Blog

Data Quality: The Unseen Villain of Machine Learning

Data Quality: The Unseen Villain of Machine Learning Cover Image
Oli Gordon

By Oli Gordon
Oliver is a Solutions Consultant here at Ataccama, using his experience in the DQ software industry and PhD in Machine Learning to solve complex problems both for our clients and our company.


“What are the main things a modern data scientist/machine learning engineer does?”


At first glance, this seems like an easy question with an obvious answer:

“Build machine learning models and analyze data.”

In reality, this answer rarely holds true. 

Efficient use of data is vital in a successful modern business. However, turning data into tangible business outcomes requires that data to go on a journey. It must be acquired, securely shared, and analyzed in its own development lifecycle. 

The explosion of cloud computing in the mid-late 2000s and the “enterprisification” of ML in the mid-late 2010s have made the start and end of this journey very much a solved problem. Unfortunately, businesses tend to hit roadblocks in the less exciting middle part. A stage that often lives outside of the executive levels with their big budgets and flashy slides. This is today’s subject: data quality.

How poor data quality affects businesses

Poor quality, unusable data is a burden for people who live at the end of our data's journey: the data users who use it to build models and other revenue-generating activities. The all-too-common story of data scientists is somebody hired to “build machine learning models and analyze data,” but bad data prevents them from doing anything of the sort. 

All because of “garbage in, garbage out”

And in this case, the “garbage in” is bad data quality. Organizations put so much effort and attention into getting access to this data, but nobody thinks to check if the data going “in” to the model is actually usable. 

According to Forbes, data scientists spend 60% of their time cleaning up data so their project “out” will work properly. They may be guessing the meaning of data and inferring gaps. They may be dropping otherwise valuable data from their models or maybe even waiting to hear back from SMEs – the outcome is frustrating and inefficient all the same. Ultimately, all this dirty data prevents data scientists from doing the valuable part of their job: solving business problems

This massive, often invisible cost slows down projects and lessens their outcomes.

These disadvantages double when data cleanup tasks are done repetitively in silos. Just because one person noticed and cleaned up an issue in one project doesn't mean they've resolved the issue for all their colleagues and their respective projects. Even if a data engineering team can clean up en masse, they may not be able to do so instantly and may not fully understand the meaning behind the task and why they're doing it. 
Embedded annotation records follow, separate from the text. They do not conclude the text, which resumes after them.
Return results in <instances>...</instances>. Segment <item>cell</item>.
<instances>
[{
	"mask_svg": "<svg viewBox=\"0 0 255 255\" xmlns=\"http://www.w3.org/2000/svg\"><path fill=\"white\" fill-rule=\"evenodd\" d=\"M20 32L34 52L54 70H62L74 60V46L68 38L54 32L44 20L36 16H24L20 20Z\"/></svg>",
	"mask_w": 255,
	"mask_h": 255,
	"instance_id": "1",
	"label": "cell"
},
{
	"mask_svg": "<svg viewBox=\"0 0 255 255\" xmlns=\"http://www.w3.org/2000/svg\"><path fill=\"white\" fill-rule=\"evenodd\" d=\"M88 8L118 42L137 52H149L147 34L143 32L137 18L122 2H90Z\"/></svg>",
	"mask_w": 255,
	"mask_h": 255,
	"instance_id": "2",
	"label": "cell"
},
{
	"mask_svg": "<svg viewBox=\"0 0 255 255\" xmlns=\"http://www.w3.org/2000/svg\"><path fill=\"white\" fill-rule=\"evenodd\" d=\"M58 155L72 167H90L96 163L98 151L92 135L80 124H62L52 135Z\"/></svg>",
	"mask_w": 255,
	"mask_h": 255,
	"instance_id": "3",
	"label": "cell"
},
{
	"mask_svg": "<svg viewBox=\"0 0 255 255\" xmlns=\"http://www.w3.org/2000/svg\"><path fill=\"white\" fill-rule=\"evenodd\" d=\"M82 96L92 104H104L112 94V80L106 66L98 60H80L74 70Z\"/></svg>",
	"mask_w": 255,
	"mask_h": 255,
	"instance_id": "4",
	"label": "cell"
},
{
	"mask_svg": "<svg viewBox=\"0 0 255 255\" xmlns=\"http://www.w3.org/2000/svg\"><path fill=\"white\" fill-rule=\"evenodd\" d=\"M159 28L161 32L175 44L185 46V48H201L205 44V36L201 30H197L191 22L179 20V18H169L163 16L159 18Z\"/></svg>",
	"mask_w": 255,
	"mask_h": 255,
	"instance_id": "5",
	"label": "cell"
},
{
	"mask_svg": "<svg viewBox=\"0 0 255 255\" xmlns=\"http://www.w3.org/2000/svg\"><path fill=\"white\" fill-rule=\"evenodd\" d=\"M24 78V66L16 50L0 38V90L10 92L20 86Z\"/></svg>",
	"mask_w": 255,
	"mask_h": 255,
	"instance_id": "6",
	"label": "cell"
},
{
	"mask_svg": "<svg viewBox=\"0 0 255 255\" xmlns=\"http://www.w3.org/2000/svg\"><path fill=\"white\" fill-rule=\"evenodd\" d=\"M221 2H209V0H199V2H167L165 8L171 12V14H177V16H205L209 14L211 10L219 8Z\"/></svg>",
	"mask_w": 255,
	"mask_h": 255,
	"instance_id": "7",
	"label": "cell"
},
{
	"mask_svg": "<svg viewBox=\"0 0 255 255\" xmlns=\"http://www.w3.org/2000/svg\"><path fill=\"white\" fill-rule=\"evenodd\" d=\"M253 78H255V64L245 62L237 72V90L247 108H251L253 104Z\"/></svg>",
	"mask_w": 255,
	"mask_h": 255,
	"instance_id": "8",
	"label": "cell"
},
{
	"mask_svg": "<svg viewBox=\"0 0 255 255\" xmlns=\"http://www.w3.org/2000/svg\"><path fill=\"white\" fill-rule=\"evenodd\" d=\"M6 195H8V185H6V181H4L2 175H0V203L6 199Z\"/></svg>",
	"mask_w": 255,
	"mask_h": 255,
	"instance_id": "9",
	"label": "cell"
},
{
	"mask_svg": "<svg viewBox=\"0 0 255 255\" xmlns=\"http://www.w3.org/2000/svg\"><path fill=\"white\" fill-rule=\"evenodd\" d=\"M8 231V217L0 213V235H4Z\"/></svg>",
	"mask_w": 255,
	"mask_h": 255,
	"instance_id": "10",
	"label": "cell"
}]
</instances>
Data quality's impact on machine learning

Having clean data is particularly important to ML projects. Whether we are doing classification or regression, supervised or unsupervised learning, deep neural networks, or just good old k-means, when an ML model goes into production, its builders must constantly evaluate against new data. 

A key part of the ML lifecycle is checking against data drift to ensure the model still works and provides value to the business. Data is an ever-changing landscape, after all:

  • Source systems may be merged after an acquisition
  • New governance may come into play
  • The commercial landscape can change

Previous assumptions of the data may no longer hold true. Sure, this model promotion/testing/retraining aspect is covered well by tools like Databricks/MLFlow, AWS Sagemaker, or Azure ML Studio. However, it's not as well equipped for the subsequent investigation into what part of the data has changed, why it has changed, and then going and fixing it. This is tedious and time-consuming.

So, how do you prevent these problems for ML projects? By being data-driven. Being data-driven isn’t just about technical people building pipelines and models. The entire company needs to work towards it. What if entering data required a business workflow with somebody to approve it? What if a front-office, non-technical stakeholder could contribute knowledge at the start of the data journey? And what if we could proactively monitor and clean our data? 

Image

How to overcome data quality barriers to ML

This is where Ataccama provides real value. Instead of wasting a data scientist’s time in a never-ending game of whack-a-mole, we make data quality a team sport. We don’t wait for an issue to crop up in production and scramble to investigate and fix it. 

We constantly test all our data, wherever it lives, against an ever-expanding pool of known issues. Everybody contributes, and all data has clear, well-defined data owners. So when a Data Scientist is asked what they do, they can finally say:

“Build machine learning models and analyze data.”